* **WORK TO BE COMPLETED**
Return the data that follows exactly as it appears. Pictures do not belong in the copy.

* **INFORMATION SHOWN**
__________

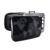 Óculos google papelão vr vr realidade virtual óculos 3d parque vr819 mojing capacete + controlador bluetooth para smartphones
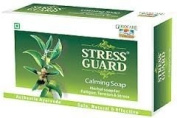 6 x Goodcare Stress Guard Calming Soap Herbal Soap for Fatigue Tension & Stress Safe, Natural & Effective *Ship from UK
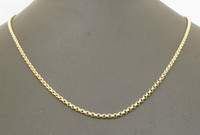 belcher chain necklace - 9ct Yellow Gold quot Round Link Micro Belcher Chain Necklace mm Link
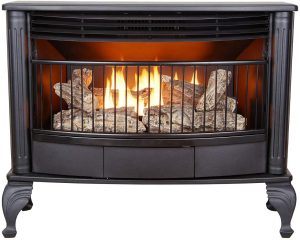 ProCom Ventless Stove-25,000 BTU.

__________

* **FINISHED TASK**
 Óculos google papelão vr vr realidade virtual óculos 3d parque vr819 mojing capacete + controlador bluetooth para smartphones
 6 x Goodcare Stress Guard Calming Soap Herbal Soap for Fatigue Tension & Stress Safe, Natural & Effective *Ship from UK
 belcher chain necklace - 9ct Yellow Gold quot Round Link Micro Belcher Chain Necklace mm Link
 ProCom Ventless Stove-25,000 BTU.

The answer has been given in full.